During the arrest, police seized three high-end Android phones believed to have been used for malware development, testing, and distribution. Digital logs recovered from the devices reportedly show how the applications were shared and payments received, offering investigators rare insight into the backend supply chain of cyber fraud.

Rajak hails from Jamtara, a district long associated with organised cybercrime operations ranging from phishing and fake call centres to digital extortion. Police described him as a BA graduate who operated on the technical periphery of this ecosystem, enabling fraud rather than executing it.

He has previously been named in cheating cases registered in Mumbai and Ranchi under provisions of the Bharatiya Nyaya Sanhita and the Information Technology Act. Law enforcement officials noted that cybercrime networks increasingly rely on such division of labour - with callers, developers, and money handlers operating from different locations - making them harder to dismantle through isolated arrests.

The Delhi Police said the investigation is ongoing and that digital evidence is being analysed to identify other fraud operators who purchased the malicious APKs, as well as additional victims whose losses may not have been formally reported.
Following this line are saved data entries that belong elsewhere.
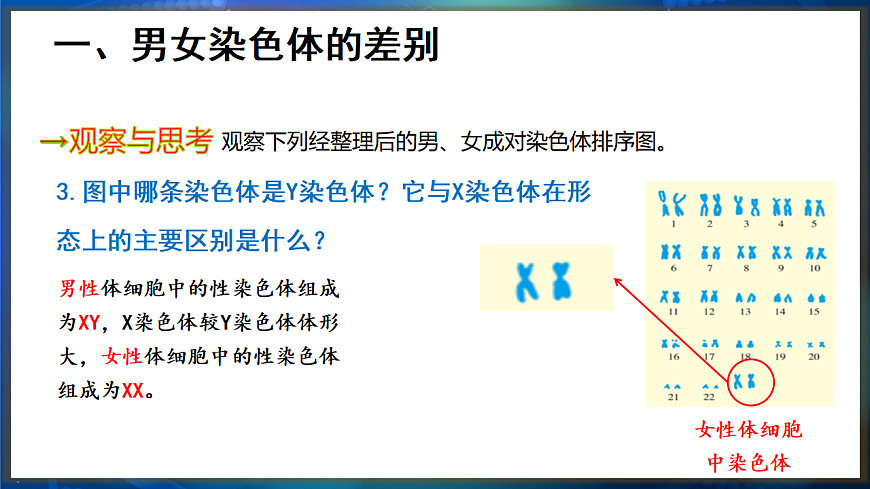 一、男女染色体的差别

→观察与思考 观察下列经整理后的男、女成对染色体排序图。

3. 图中哪条染色体是Y染色体？它与X染色体在形态上的主要区别是什么？

男性体细胞中的性染色体组成为XY，X染色体较Y染色体体形大，女性体细胞中的性染色体组成为XX。

1 2 3 4 5
6 7 8 9 10
11 12 13 14 15
16 17 18 19 20
21 22

女性体细胞中染色体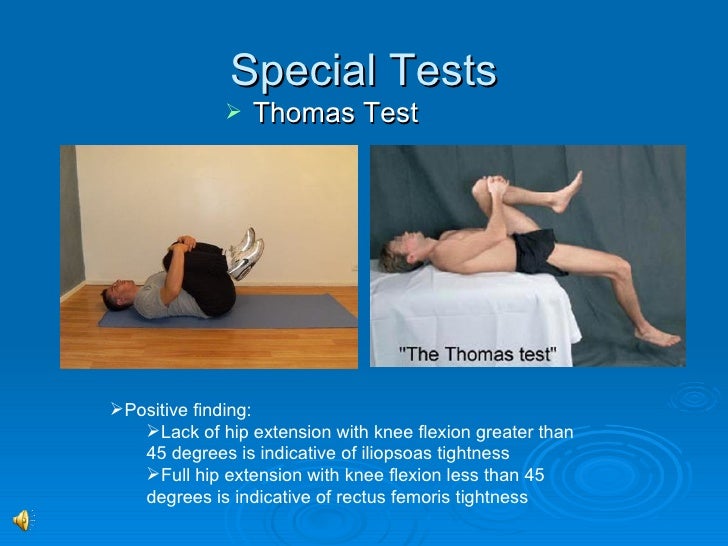 Special Tests

➢ Thomas Test

"The Thomas test"

➢Positive finding:

➢Lack of hip extension with knee flexion greater than 45 degrees is indicative of iliopsoas tightness

➢Full hip extension with knee flexion less than 45 degrees is indicative of rectus femoris tightness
Officials noted that while public advisories often focus on warning citizens against installing unknown apps, far less attention is paid to the underground market that designs and distributes such tools. Detecting these financial and technical linkages early, investigators said, requires robust forensic scrutiny and transaction analysis - an area where auditing services in india become crucial in uncovering hidden money trails and systemic misuse.

As smartphones increasingly mediate everyday financial activity, authorities warned that even inexpensive pieces of malicious code can quietly erode trust, drain savings, and sustain a nationwide shadow economy extending far beyond a single arrest in Jharkhand.